>> Start

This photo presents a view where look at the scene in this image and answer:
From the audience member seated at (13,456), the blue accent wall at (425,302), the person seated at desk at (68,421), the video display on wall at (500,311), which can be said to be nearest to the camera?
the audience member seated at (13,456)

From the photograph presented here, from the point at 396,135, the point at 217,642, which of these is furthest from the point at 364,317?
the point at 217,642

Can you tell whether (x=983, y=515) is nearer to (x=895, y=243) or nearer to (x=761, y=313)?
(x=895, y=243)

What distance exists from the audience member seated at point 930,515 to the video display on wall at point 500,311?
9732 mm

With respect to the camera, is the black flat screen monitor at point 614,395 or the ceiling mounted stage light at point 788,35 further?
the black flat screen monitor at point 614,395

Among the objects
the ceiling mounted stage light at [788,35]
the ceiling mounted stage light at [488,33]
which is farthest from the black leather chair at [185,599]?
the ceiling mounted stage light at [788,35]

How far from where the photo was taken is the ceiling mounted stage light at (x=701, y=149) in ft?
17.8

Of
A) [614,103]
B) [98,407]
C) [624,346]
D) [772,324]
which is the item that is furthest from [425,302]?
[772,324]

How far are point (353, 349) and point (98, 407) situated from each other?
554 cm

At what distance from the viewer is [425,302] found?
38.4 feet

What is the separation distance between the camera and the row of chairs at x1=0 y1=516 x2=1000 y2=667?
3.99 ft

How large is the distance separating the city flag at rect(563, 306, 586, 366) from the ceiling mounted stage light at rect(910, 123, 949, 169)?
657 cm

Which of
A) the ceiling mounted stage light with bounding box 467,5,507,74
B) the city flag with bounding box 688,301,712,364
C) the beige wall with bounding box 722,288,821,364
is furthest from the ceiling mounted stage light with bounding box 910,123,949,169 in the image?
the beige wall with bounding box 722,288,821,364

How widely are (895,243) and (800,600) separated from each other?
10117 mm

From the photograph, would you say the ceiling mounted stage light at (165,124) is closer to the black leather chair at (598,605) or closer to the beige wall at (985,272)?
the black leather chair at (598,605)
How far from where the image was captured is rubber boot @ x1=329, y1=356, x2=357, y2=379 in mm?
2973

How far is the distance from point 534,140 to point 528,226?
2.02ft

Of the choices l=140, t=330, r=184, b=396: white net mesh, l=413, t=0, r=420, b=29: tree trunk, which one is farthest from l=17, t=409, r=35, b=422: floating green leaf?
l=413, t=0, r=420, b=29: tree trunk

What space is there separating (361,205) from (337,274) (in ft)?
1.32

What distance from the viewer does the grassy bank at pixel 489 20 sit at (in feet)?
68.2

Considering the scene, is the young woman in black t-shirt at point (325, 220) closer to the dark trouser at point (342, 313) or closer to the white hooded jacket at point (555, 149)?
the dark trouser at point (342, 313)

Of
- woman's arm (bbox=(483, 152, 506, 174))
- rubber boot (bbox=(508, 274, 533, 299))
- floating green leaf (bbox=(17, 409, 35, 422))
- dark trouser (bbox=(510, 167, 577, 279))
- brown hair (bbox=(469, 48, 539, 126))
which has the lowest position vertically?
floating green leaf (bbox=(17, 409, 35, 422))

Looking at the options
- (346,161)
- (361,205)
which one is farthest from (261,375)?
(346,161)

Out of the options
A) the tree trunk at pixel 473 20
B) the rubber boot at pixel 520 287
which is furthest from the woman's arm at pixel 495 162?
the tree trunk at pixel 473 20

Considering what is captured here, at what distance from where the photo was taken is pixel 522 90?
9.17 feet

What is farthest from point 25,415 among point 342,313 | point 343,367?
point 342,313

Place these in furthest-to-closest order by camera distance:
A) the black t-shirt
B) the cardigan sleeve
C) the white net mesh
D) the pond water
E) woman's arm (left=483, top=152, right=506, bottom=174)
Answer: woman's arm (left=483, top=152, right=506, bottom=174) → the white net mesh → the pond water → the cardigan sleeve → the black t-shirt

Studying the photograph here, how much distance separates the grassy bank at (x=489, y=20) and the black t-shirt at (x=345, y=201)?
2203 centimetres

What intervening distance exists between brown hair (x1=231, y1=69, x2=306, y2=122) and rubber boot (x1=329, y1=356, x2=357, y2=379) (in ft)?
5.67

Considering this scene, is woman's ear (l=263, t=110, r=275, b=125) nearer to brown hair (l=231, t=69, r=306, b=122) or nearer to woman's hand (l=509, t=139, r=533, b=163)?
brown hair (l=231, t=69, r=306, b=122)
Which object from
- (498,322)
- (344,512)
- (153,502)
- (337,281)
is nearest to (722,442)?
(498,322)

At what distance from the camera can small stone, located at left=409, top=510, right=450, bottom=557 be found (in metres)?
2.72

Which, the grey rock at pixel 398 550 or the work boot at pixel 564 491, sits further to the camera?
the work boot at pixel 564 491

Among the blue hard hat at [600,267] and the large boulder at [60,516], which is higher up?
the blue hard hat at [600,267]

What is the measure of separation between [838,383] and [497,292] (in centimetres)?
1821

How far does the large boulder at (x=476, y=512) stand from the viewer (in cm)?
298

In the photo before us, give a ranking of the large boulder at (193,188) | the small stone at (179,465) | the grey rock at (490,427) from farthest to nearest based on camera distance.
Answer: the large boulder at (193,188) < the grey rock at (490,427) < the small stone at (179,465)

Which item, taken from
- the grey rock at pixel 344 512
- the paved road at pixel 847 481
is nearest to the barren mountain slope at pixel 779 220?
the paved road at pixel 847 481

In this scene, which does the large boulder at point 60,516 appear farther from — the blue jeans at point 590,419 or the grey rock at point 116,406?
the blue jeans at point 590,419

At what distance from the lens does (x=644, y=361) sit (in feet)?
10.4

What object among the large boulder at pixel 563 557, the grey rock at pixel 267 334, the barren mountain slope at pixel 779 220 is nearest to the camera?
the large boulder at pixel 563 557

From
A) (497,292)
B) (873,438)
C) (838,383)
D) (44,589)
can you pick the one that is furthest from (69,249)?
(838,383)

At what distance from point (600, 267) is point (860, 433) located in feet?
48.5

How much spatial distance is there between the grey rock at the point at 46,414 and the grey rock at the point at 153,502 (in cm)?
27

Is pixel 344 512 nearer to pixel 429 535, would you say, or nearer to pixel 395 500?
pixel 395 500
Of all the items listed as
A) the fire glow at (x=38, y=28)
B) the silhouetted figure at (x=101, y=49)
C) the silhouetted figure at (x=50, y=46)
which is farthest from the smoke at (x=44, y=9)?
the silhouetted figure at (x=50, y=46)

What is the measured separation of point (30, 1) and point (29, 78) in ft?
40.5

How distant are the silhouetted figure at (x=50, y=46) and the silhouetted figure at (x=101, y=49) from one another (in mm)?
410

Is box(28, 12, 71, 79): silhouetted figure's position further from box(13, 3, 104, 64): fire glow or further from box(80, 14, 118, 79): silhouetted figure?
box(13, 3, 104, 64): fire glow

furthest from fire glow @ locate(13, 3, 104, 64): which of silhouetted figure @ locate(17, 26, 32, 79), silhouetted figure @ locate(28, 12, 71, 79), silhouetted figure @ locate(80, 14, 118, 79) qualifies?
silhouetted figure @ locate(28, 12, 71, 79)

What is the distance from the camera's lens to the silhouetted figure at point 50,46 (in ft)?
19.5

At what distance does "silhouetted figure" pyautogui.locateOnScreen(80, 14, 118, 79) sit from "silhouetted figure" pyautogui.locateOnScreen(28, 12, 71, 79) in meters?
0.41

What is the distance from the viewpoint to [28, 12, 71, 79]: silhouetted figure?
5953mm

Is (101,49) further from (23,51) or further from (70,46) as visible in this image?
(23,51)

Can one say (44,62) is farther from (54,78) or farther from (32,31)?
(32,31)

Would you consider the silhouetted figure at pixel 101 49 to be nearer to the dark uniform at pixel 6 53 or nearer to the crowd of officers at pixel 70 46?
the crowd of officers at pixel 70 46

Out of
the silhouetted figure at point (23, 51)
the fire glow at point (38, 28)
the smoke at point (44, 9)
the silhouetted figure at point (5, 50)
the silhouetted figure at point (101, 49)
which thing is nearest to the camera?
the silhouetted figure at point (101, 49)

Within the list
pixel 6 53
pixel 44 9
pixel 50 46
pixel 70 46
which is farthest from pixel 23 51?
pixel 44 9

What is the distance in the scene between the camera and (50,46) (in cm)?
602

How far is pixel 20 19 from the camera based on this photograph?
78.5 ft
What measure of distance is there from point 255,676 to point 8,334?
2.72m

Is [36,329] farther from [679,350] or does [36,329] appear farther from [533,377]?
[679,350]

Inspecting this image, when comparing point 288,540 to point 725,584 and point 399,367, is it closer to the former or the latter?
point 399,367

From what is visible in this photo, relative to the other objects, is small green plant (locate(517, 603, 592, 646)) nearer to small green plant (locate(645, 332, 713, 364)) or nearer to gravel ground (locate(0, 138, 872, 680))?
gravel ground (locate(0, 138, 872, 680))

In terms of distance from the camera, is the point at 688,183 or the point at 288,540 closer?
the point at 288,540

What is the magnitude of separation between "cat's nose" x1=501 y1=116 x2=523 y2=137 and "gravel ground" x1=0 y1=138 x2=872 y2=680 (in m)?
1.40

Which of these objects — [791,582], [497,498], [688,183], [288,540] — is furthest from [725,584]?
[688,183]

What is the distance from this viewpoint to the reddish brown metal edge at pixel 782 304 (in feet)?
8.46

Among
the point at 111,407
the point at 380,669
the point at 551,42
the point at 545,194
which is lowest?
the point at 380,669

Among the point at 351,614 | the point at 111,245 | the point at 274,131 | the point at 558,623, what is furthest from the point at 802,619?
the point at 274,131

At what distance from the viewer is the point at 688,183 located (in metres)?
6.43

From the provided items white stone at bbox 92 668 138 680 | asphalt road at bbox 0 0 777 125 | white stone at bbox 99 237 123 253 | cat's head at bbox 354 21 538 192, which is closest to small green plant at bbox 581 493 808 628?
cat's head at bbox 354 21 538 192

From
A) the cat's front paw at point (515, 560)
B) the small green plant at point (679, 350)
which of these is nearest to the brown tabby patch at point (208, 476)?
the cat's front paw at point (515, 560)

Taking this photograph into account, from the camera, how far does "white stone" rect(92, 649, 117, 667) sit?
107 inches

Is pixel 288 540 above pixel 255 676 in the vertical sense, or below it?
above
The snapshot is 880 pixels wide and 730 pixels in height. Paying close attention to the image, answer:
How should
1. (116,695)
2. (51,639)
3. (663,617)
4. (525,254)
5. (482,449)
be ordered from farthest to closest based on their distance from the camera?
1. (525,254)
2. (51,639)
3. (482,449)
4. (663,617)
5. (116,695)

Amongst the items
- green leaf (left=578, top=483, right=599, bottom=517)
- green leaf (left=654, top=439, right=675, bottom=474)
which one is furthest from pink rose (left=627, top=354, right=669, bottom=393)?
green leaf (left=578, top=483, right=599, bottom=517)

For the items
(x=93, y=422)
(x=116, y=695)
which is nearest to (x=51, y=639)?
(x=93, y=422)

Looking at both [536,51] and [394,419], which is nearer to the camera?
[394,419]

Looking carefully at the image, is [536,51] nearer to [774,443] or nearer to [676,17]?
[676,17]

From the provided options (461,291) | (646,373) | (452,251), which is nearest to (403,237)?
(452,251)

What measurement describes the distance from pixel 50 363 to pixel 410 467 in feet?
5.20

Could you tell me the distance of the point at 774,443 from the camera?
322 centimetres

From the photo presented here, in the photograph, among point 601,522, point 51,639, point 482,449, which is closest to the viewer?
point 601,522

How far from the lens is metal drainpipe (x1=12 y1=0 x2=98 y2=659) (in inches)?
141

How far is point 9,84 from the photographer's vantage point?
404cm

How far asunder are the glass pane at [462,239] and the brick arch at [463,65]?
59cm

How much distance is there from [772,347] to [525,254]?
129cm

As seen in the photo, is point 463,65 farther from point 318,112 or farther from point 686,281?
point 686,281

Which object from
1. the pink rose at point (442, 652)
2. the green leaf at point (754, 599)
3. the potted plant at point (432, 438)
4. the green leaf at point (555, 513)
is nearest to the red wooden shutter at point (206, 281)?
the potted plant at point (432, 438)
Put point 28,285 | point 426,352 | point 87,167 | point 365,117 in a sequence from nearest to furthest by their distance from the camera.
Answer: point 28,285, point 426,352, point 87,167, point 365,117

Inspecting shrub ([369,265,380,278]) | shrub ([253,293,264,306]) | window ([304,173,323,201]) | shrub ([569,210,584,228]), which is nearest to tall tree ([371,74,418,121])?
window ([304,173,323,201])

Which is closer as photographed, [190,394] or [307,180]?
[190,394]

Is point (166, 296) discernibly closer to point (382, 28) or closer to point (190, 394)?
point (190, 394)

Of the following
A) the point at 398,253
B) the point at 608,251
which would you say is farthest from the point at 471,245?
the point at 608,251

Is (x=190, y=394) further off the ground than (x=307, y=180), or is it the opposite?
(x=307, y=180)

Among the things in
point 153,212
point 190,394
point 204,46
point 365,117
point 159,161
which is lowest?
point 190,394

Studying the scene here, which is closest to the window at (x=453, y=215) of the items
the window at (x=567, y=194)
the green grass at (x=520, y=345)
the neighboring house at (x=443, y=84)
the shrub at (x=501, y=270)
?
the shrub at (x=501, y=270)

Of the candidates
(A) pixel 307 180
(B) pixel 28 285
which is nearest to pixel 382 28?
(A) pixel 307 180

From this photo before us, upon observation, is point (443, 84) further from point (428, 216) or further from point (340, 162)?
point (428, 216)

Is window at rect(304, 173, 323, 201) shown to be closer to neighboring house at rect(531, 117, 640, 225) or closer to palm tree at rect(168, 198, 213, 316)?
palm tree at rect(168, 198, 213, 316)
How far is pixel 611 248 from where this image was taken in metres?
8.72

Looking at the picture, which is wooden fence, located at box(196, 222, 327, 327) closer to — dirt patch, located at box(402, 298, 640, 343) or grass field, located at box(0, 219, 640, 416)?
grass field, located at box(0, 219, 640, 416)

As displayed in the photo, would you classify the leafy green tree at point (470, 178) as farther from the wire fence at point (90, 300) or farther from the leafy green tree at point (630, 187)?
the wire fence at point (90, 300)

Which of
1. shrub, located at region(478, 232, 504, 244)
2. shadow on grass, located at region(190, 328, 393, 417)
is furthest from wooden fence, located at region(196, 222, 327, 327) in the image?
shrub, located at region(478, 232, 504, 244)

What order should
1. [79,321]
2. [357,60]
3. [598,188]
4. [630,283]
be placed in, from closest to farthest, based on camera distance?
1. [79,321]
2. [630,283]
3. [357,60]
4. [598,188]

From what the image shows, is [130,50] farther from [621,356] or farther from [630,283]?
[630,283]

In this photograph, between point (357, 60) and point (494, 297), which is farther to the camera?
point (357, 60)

>> End

- PROBLEM REQUIREMENTS
Retype the part of the listing running from the line containing "Taking this photograph" through the line containing "5. (116,695)", with every character unchanged.

- EXERCISE OUTPUT
Taking this photograph into account, from the camera, how far does "white stone" rect(92, 649, 117, 667) sit?
107 inches

Is pixel 288 540 above pixel 255 676 in the vertical sense, or below it?
above
The snapshot is 880 pixels wide and 730 pixels in height. Paying close attention to the image, answer:
How should
1. (116,695)
2. (51,639)
3. (663,617)
4. (525,254)
5. (482,449)
be ordered from farthest to closest based on their distance from the camera?
1. (525,254)
2. (51,639)
3. (482,449)
4. (663,617)
5. (116,695)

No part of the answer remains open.